Isso é uma grande falta de não. Eles não percebem que o formato é um quebra-cabeça [quebra-cabeça], e se você tirar uma pequena peça, ela se desfaz. Portanto, é preciso ter muito cuidado para que os elementos básicos do formato sejam seguros, ressalta de Mol. Por outro lado, sou de opinião que o americano utopia deve ser um pouco diferente do holandês e do alemão, por isso deixamos espaço para elementos culturais locais.

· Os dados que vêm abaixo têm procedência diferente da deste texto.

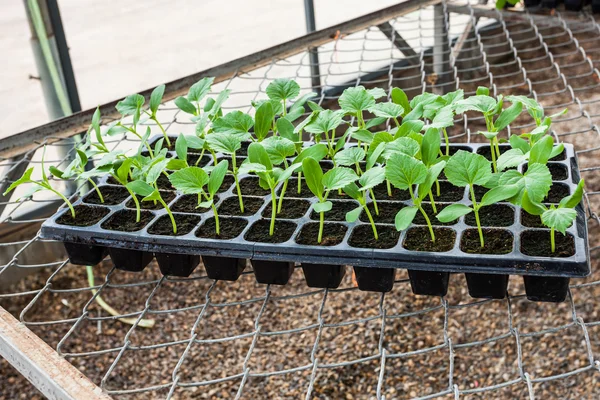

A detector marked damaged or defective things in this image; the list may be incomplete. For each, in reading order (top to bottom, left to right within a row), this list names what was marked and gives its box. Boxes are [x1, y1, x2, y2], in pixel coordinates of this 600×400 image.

rusty metal edge [0, 0, 440, 159]
rusty metal edge [0, 306, 113, 400]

Nem todo mundo adora reality show, e tudo bem

Na maioria das vezes, os reality shows não recebem muito respeito dos críticos de TV, e de Mol não sente a necessidade de debater os méritos do gênero que ajudou a desenvolver. Posso aceitar plenamente as pessoas que dizem: ‘Não gosto do gênero’. Por mim, tudo bem, de Mol diz. O que eu não gosto muito são as pessoas que - como você diz isso? - que julgam o gênero da realidade como se fosse a televisão do diabo, e isso é algo que eu não gosto porque acho que todo mundo deveria assistir o que eles gostam. É um mundo livre. É uma forma de democracia. Se você gosta, assista. Se você não gosta, não assista.